►

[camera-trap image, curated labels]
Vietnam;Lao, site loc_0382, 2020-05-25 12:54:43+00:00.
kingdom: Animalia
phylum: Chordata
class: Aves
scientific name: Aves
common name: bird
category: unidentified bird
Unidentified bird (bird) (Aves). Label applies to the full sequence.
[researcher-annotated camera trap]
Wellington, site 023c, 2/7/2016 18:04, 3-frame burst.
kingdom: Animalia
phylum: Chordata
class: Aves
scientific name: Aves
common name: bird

◄
►

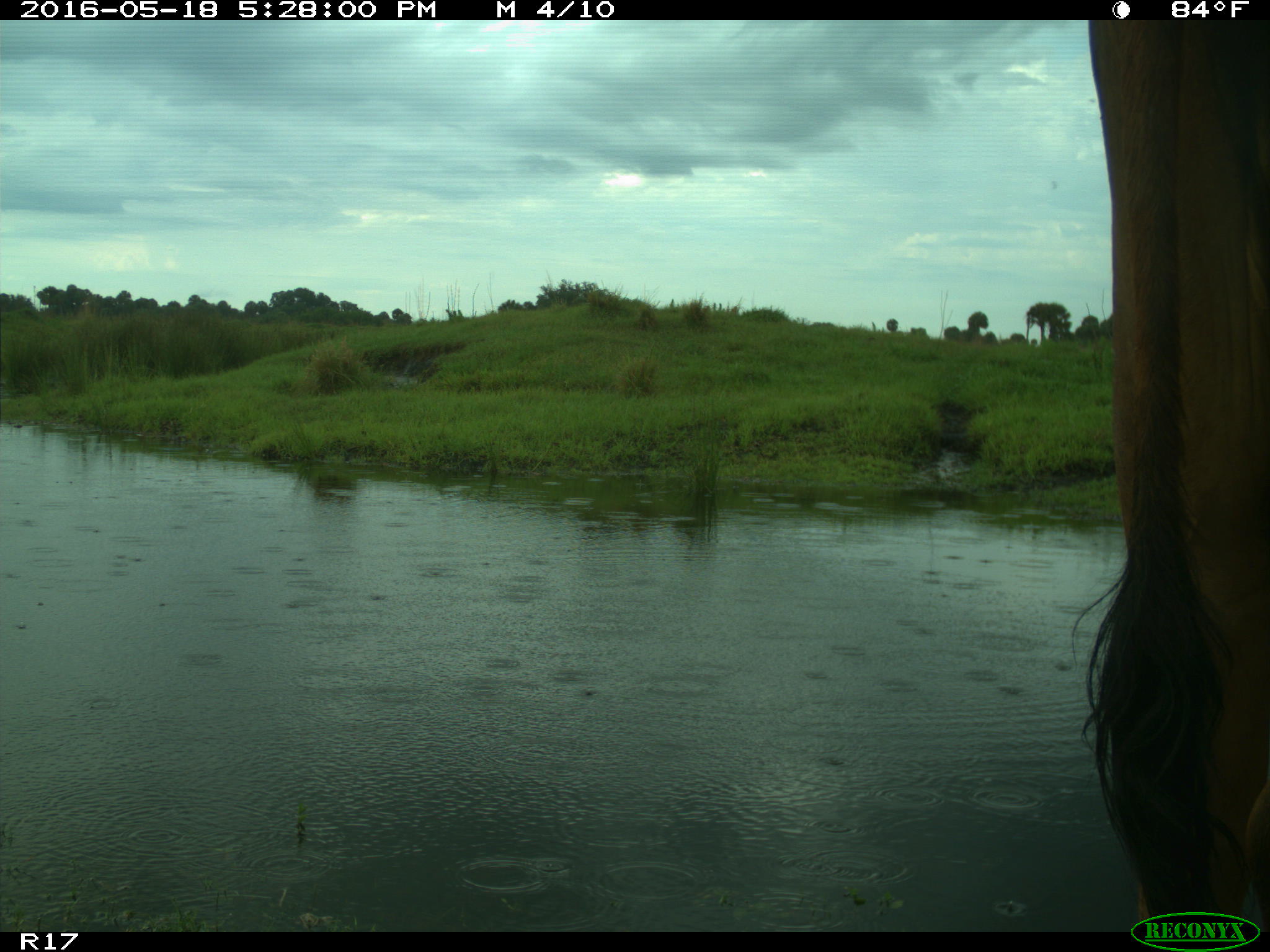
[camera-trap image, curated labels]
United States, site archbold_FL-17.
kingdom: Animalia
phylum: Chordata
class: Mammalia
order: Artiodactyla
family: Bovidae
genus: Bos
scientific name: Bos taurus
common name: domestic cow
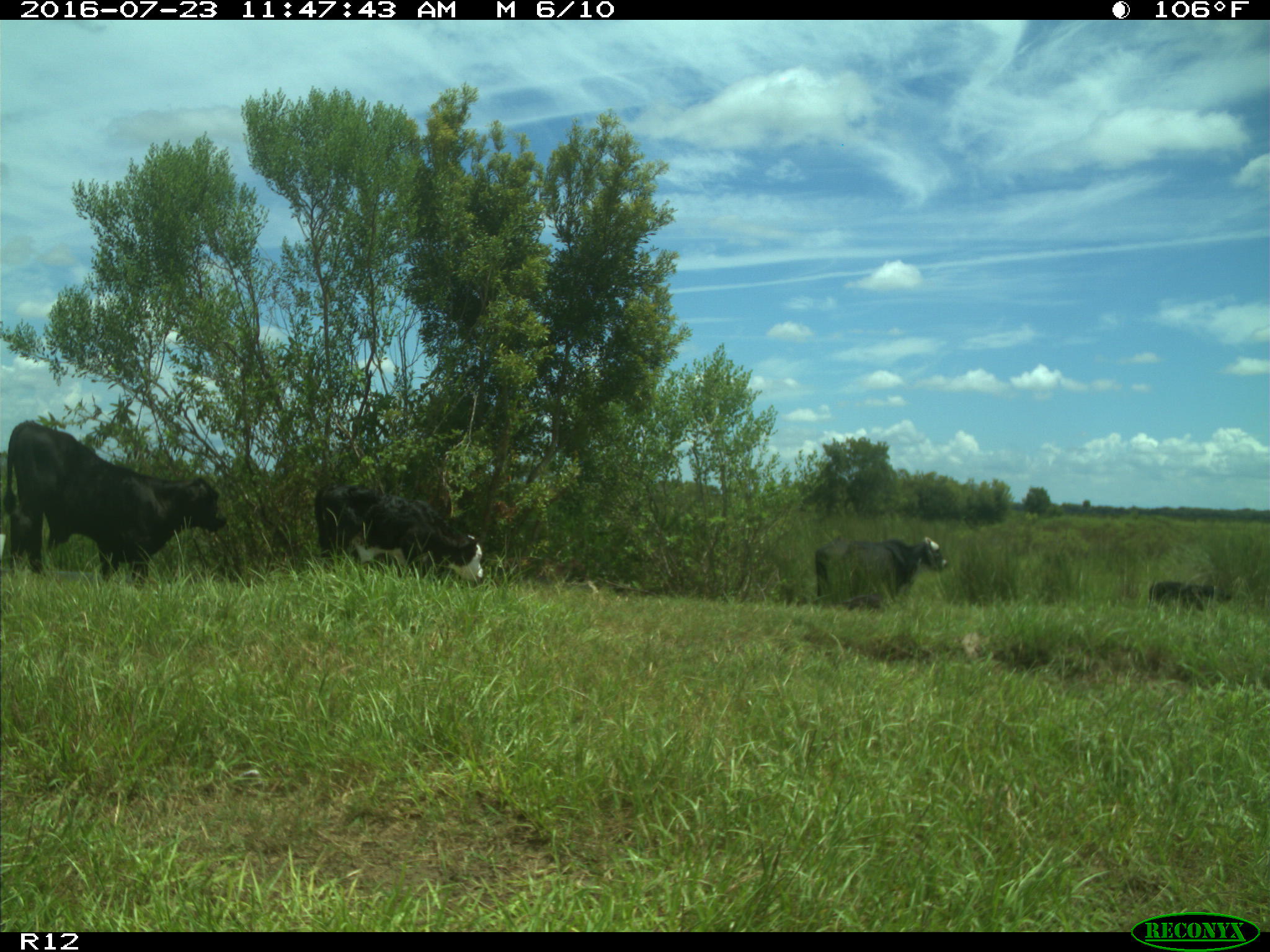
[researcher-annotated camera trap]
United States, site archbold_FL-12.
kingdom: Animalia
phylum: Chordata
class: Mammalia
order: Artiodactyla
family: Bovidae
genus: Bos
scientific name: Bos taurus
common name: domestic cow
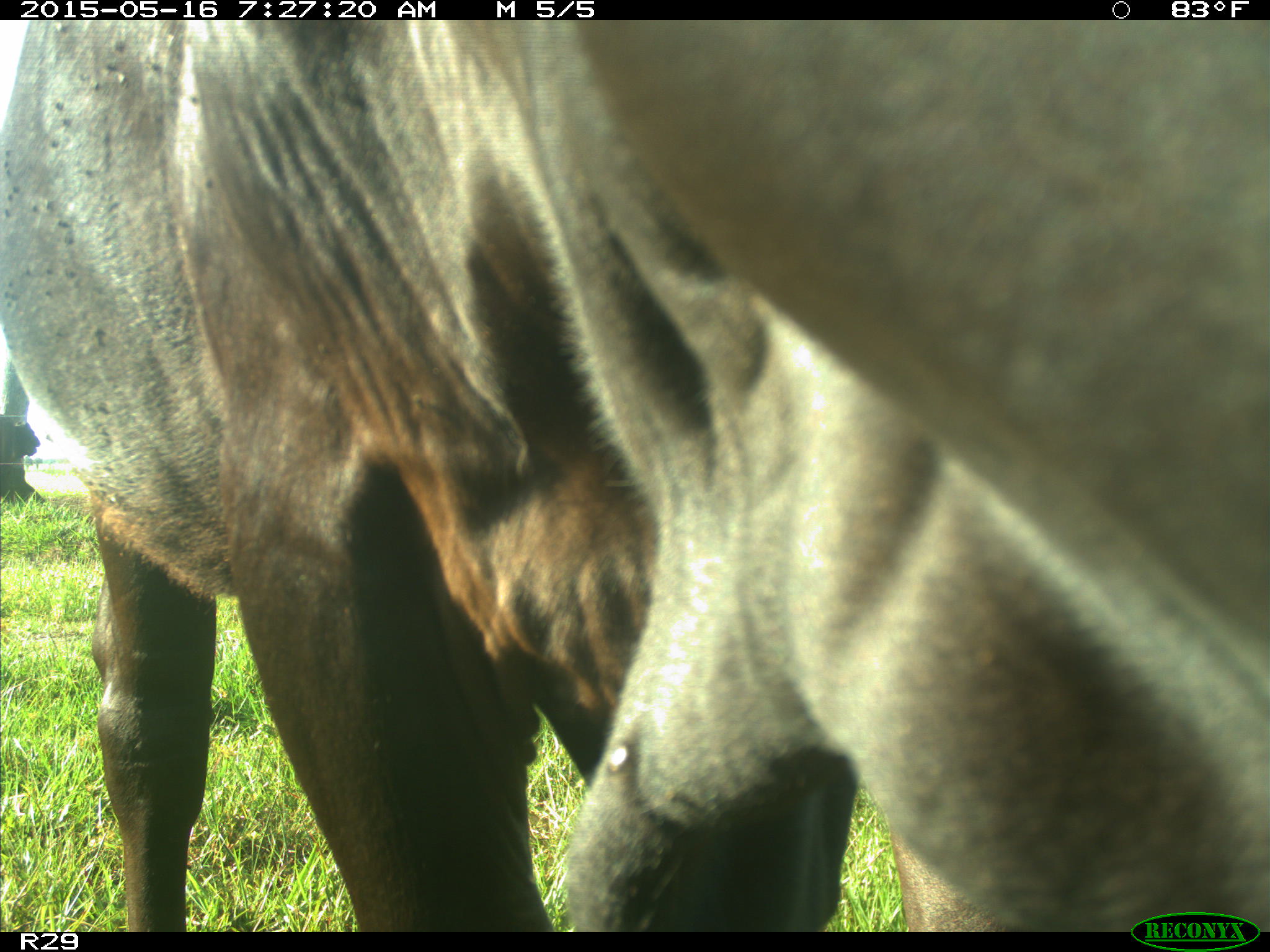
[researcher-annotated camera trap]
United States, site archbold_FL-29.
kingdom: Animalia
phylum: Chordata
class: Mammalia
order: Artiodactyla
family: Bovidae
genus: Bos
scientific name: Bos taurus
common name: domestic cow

◄
►

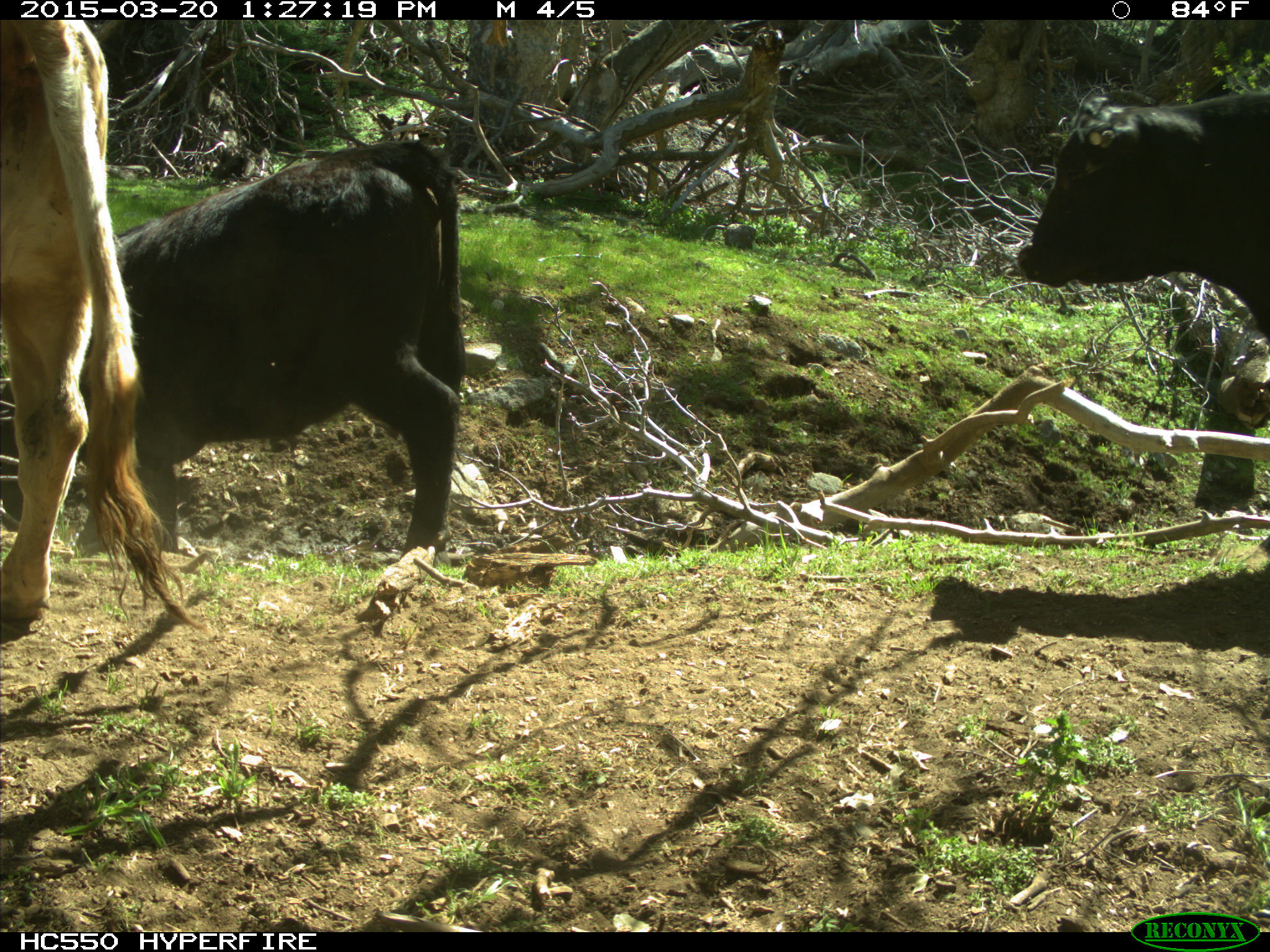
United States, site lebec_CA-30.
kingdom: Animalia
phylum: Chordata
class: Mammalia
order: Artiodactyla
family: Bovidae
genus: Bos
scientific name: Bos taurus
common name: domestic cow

◄

In the entries above, find each line with the word "States" and show it.

WORKED SOLUTION =>
United States, site archbold_FL-17.
United States, site archbold_FL-12.
United States, site archbold_FL-29.
United States, site lebec_CA-30.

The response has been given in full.